### Excerpt provided
Combining some exclusive retail therapy with visiting magnificent historical buildings, Peta King spends a memorable weekend in York.

SHOPPING: it's what women do supremely well and most men do under sufferance. So if you could find a way to shop 'til you drop while the man in your life doesn't lose the will to live, then you'd be on to a winner.

With this in mind, York has launched three new guides to shopping heaven, featuring more than 40 independent shops that you won't find anywhere else and also providing plenty of interest for the more reluctant companion.

York may be well known now for its distinctive shops and relaxed surroundings, but the city has a shopping history going back to Roman times. The Romans started shopping as soon as they arrived in York in 71AD, when shops and wine bars sprang up in the Coney Street and Micklegate areas and in Viking times, around the 10th century, the city was described as being "crammed with merchandise too rich to describe".

In the Georgian era, York vied with London as one of the most fashionable places to live and the elegance of the shops reflected the affluence of the customers. But even then people were keen on a bargain and an 18th century historian sagely wrote: "Country gentlemen have found York so much cheaper than London. The great variety of provisions makes it very easy to furnish an elegant table at a moderate rate".

### Required work
Continue the article on shopping in York, starting after its final sentence.

### Supplied information
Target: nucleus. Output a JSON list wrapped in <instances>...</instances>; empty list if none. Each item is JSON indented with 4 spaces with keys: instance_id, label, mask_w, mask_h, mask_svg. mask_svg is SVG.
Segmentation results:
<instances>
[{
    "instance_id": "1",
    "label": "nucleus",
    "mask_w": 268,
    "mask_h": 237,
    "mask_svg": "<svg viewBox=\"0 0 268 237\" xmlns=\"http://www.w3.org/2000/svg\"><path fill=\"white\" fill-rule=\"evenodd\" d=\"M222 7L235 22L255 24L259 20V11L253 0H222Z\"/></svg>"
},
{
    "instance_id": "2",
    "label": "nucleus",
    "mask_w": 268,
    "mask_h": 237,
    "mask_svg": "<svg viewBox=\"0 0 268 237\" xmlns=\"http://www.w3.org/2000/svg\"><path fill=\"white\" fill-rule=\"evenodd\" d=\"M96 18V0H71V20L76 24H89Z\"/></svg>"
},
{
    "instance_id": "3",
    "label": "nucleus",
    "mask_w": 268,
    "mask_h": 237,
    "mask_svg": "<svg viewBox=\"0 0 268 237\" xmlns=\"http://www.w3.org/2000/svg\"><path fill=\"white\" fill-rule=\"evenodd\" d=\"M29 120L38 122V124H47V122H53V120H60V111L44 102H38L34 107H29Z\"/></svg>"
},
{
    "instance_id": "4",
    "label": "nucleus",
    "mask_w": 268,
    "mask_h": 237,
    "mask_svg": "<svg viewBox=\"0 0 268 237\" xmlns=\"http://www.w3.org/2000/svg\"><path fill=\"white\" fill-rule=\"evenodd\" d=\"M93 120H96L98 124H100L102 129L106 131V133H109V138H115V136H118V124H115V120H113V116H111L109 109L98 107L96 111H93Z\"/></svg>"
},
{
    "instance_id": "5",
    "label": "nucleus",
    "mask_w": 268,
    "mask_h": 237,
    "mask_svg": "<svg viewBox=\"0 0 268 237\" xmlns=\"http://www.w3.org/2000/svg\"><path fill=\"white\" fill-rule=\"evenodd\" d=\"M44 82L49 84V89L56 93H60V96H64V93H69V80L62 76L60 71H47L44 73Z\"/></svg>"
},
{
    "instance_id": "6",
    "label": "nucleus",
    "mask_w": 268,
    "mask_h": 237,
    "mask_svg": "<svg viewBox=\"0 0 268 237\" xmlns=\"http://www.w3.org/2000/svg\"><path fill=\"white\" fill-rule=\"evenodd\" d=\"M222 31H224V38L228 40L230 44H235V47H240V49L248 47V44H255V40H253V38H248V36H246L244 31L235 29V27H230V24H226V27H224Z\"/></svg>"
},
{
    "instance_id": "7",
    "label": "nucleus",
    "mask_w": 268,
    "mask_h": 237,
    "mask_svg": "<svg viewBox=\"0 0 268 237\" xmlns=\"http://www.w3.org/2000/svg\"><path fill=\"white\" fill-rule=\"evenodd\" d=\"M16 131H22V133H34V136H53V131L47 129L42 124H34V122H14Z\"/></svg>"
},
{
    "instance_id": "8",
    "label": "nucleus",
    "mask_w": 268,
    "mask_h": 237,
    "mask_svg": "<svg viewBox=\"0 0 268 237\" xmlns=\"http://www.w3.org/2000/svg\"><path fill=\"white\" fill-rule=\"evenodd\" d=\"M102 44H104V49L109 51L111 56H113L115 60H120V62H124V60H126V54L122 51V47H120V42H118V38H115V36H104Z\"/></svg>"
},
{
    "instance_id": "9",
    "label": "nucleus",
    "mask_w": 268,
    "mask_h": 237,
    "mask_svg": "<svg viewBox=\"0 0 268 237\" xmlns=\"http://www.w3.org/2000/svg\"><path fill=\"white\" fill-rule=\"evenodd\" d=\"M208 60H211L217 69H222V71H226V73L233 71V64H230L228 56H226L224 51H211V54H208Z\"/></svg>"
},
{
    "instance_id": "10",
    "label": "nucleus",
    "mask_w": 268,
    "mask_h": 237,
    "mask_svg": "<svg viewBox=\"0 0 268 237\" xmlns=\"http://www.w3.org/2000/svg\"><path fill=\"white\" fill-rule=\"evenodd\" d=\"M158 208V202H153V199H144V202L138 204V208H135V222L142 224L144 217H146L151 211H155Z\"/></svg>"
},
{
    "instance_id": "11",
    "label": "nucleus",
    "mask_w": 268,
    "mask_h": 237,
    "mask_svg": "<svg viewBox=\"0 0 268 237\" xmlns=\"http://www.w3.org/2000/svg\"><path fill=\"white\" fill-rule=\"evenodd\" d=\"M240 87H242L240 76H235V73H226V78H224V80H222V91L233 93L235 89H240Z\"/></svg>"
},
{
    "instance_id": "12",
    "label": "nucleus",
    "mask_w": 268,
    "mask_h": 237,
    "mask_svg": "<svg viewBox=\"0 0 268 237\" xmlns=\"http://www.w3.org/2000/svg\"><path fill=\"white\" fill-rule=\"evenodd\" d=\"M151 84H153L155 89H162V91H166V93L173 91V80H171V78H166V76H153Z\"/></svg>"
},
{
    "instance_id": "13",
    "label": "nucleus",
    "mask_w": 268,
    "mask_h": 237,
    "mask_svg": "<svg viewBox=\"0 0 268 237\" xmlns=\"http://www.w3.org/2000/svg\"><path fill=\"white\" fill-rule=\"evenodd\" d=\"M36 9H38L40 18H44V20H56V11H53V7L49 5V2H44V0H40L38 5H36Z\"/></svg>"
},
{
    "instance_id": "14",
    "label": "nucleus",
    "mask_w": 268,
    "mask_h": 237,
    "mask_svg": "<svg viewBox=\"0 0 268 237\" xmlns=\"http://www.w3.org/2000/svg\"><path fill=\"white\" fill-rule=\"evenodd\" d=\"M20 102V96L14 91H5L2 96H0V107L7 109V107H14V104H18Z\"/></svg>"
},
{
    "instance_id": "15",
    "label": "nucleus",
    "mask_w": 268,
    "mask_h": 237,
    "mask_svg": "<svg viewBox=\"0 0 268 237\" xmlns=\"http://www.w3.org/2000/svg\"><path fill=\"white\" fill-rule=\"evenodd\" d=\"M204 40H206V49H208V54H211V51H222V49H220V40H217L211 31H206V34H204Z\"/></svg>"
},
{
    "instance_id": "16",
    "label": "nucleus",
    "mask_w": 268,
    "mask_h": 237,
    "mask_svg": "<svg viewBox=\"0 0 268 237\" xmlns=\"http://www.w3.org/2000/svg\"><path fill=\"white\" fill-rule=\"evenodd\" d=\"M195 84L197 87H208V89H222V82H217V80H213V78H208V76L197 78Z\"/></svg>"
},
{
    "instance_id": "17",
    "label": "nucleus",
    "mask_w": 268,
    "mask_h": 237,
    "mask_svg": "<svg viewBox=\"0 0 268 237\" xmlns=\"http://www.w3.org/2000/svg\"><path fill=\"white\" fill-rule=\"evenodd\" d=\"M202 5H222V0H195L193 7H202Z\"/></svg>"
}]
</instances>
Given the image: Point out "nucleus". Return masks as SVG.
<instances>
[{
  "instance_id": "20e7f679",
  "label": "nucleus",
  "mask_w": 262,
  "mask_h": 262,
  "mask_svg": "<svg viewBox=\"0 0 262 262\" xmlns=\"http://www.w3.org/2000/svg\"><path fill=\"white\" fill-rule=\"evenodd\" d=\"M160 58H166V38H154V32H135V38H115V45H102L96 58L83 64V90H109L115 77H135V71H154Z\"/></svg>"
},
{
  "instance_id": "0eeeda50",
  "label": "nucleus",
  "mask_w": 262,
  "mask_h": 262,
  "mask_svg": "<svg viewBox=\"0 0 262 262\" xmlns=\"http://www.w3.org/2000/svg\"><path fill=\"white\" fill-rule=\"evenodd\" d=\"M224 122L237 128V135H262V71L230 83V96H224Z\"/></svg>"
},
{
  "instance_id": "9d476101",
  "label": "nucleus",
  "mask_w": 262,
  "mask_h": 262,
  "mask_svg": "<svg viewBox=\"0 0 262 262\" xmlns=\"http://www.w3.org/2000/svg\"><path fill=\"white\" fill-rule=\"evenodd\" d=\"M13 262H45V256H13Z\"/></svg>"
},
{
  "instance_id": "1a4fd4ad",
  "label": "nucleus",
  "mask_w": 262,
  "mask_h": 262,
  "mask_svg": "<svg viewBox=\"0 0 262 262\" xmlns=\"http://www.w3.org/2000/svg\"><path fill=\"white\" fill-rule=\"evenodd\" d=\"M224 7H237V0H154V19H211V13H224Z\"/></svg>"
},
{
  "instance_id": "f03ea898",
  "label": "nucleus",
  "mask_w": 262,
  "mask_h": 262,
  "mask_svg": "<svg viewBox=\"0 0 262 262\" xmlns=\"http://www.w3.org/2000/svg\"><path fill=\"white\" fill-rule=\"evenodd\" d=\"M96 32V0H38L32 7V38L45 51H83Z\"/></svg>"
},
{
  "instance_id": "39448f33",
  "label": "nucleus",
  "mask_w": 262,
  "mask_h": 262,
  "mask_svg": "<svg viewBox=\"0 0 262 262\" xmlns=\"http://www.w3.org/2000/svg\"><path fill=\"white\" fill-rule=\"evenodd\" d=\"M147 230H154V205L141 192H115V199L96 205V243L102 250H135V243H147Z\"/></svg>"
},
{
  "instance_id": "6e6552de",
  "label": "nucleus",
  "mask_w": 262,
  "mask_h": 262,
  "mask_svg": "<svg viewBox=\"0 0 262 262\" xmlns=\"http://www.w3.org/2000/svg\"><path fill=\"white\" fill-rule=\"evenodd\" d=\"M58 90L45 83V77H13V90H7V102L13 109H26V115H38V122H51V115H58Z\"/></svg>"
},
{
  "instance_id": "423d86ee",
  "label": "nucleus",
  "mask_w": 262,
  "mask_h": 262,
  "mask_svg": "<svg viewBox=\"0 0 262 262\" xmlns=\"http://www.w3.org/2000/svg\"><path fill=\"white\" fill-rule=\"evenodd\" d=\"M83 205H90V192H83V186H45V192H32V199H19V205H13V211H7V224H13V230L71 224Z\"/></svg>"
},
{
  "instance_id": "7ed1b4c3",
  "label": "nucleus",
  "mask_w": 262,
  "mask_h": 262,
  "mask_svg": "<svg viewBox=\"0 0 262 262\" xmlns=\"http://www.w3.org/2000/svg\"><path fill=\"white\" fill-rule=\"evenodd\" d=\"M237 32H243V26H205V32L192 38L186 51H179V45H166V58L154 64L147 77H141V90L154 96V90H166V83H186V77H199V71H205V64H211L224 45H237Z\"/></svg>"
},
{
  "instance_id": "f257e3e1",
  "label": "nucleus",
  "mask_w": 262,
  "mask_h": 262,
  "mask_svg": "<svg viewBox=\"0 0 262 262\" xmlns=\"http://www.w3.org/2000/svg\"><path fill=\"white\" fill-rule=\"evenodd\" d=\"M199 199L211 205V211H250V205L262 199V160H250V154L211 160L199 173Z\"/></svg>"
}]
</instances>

### Exercise answer
Accompanied by my partner Peter, who could never be described as a keen shopper, but is a willing accomplice, I set out to test the trails to find York's shopping secrets.

There are three routes: Designer Living and Antiques, if you're looking for interior design ideas or perhaps a signature piece of furniture for your home; Designer Wear, with a stunning line-up of labels all within walking distance of each other; and Something Special, for jewellery, affordable art and unique gifts.

We took the Something Special route, which conveniently began in Gillygate, just a few steps away from the pretty guesthouse, Hazelwood, in Portland Street, where we were staying. Strolling and browsing in the specialist jewellers, we pass through the city walls at Bootham Bar into High Petergate, where we are enticed into La Bottega Della Lunghe for Italian cheeses, salamis, olive oil and wines. Turning into Stonegate, we enter the Swinegate Quarter, a cluster of delightful shops including Porcupine, where you'll find such idiosyncracies as candlesnuffers and china doorknobs, and then to Low Petergate, where the Cat Gallery has everything, as you would expect, for cat lovers, and Christmas Angels, where every day is Christmas Day.

Time now for a little relaxation as we turn into the Minster Gates, and take half an hour out for a quiet stroll through the Minster itself. As the largest medieval gothic cathedral in Northern Europe it cannot fail to impress, and it must be one of the most magnificent places for a quiet sit down.

Back on the trail again we follow our noses into Goodramgate and to Monk Bar Chocolatiers, opposite the games emporium Compendium and just down from the eponymous Mr Woods Fossils. Further along there's Rafi's Spice Box, where combinations of spices are tailor-made for each customer, amid a cluster of oriental restaurants and shops.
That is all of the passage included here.